§ **SOAL TERTULIS A**:
Di kota mana Obama menerima penghargaan Nobel perdamaian menurut teks tentang pidato Obama mengenai perang?
§ **SOAL TERTULIS B**:
Tuliskan lanjutan teks tentang pidato Obama mengenai perang, dimulai setelah kalimat terakhirnya.

§ **KUTIPAN HALAMAN**:
▼

1. Buka konten
  2. Buka menu utama
  3. Buka situs DW lainnya

Pidato Obama Tentang Perang

11 Desember 2009

Ketika menerima penghargaan nobel perdamaian di Oslo, presiden AS Barack Obama berpidato tentang perang. Ia bergerak antara idealisme dan pragmatisme.

https://p.dw.com/p/L0b4
Foto: AP

Harian inggris Independent menulis:

Itu adalah pidato yang baik. Obama menekankan kewajiban untuk tetap menerapkan standar-standar tertinggi selama perang. Itu harus dilakukan dengan dukungan internasional seluas mungkin. Bagaimanapun, ini adalah pidato yang bersifat defensif. Obama memulai jabatannya di Gedung Putih dengan kombinasi antara idealisme dan pragmatisme dengan tujuan mengangkat lagi citra Amerika Serikat di dunia. Namun kata-kata saja tidak akan cukup. Obama masih belum menghadapi ujian yang sebenarnya. Nanti jika ia berhasil melalui bermacam ujian, barulah akan terlihat, apakah ia memang layak menerima penghargaan di Oslo.

▲

Catatan pertanyaan spasial
▼

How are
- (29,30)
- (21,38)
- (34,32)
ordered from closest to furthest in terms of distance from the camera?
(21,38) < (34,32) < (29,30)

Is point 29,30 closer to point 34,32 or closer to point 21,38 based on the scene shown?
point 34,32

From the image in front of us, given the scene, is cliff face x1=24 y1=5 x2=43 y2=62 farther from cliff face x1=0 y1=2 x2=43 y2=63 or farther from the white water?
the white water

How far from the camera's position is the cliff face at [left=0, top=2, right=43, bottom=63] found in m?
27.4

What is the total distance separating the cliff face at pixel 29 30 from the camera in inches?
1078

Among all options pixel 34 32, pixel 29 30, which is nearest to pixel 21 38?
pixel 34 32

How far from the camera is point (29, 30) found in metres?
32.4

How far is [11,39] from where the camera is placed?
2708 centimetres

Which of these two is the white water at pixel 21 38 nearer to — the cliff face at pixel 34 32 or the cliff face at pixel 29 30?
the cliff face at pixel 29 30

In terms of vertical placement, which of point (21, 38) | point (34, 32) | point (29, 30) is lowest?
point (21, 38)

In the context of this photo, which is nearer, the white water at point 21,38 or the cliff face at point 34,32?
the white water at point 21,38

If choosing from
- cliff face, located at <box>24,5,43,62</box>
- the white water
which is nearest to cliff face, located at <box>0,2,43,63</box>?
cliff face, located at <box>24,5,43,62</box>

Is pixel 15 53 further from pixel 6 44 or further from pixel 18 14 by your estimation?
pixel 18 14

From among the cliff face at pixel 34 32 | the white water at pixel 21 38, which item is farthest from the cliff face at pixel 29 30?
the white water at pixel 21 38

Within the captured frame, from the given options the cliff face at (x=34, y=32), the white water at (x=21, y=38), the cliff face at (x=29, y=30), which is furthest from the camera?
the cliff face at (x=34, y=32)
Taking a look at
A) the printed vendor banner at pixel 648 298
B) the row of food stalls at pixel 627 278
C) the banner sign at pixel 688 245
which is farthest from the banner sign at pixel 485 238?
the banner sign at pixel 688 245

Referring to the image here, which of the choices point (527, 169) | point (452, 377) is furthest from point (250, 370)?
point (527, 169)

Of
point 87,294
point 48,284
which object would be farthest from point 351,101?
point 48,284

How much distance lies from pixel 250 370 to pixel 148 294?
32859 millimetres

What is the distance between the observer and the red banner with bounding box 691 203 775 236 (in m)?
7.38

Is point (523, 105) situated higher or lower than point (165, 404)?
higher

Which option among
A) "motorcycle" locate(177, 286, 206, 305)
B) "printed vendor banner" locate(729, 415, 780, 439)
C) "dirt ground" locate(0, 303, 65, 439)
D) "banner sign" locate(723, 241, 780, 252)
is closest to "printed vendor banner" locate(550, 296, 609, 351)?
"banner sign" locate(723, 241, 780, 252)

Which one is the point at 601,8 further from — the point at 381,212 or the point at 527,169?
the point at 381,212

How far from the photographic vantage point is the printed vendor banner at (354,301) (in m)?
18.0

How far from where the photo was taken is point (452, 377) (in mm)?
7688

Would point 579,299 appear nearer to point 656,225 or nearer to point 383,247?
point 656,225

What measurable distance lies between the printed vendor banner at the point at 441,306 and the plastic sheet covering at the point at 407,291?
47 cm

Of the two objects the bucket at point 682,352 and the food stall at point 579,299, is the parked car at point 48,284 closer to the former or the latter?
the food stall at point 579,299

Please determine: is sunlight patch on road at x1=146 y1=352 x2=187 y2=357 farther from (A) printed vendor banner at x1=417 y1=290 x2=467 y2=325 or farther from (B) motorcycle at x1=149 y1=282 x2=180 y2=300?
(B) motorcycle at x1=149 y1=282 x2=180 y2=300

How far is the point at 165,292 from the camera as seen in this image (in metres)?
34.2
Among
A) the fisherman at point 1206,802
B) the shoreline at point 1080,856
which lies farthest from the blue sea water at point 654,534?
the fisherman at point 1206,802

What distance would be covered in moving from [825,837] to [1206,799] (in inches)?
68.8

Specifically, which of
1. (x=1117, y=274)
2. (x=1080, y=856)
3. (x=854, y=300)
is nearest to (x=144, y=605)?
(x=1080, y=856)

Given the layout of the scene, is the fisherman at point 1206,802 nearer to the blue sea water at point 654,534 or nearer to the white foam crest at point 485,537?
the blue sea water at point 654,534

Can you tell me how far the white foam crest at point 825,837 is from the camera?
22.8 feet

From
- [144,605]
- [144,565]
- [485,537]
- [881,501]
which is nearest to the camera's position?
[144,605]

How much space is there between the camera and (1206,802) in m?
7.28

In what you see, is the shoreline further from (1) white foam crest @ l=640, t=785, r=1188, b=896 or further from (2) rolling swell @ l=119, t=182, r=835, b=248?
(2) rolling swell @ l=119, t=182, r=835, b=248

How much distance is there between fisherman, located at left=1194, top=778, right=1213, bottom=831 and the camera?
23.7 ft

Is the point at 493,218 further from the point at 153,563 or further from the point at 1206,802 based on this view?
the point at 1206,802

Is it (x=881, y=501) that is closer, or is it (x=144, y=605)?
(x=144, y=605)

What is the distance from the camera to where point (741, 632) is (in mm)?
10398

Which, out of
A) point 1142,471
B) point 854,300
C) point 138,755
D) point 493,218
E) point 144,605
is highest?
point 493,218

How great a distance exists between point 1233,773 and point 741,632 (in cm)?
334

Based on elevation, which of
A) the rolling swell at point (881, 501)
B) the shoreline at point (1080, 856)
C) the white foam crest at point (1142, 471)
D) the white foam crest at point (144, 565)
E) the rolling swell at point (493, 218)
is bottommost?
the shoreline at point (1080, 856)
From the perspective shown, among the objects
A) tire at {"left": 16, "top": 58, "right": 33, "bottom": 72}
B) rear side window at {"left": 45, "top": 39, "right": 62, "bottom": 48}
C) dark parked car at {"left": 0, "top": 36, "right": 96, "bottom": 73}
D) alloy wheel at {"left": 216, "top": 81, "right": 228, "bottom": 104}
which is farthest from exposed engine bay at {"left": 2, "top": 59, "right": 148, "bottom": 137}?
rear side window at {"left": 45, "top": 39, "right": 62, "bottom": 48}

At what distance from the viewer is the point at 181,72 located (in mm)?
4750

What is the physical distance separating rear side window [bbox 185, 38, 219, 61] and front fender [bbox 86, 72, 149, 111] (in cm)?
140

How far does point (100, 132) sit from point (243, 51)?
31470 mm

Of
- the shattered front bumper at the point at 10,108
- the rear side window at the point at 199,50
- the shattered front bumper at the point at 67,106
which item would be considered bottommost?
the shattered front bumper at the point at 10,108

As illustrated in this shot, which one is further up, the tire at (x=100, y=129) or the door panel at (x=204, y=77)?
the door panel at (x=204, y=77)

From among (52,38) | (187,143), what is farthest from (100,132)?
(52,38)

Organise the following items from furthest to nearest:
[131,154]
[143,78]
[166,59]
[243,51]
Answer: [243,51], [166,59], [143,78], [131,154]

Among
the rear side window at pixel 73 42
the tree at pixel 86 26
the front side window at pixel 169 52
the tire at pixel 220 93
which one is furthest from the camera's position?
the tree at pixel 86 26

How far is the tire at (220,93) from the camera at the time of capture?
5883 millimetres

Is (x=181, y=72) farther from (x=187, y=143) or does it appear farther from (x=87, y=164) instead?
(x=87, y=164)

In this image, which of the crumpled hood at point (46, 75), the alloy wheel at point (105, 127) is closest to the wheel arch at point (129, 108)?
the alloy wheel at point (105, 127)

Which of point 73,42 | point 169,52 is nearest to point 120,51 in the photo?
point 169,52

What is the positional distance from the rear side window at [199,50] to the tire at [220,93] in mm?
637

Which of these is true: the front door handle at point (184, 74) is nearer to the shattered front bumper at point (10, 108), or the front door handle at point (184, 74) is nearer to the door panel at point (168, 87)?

▲

§ **HASIL JAWABAN A**:
Di Oslo.

§ **HASIL JAWABAN B**:
Harian Perancis Le Figaro berkomentar:

Pemberian hadiah nobel perdamaian yang kontroversial ini membuka peluang bagi Barack Obama untuk menjelaskan lebih rinci pandangannya tentang perang dan perdamaian. Sekali lagi ia mencoba memuaskan semua pihak dengan pidato yang mengesankan. Ia merangkul para pembela hak asasi manusia maupun para pendukung politik keamanan nasional. Namun setelah masa pidato selesai, Obama akan dinilai melalui perbuatannya.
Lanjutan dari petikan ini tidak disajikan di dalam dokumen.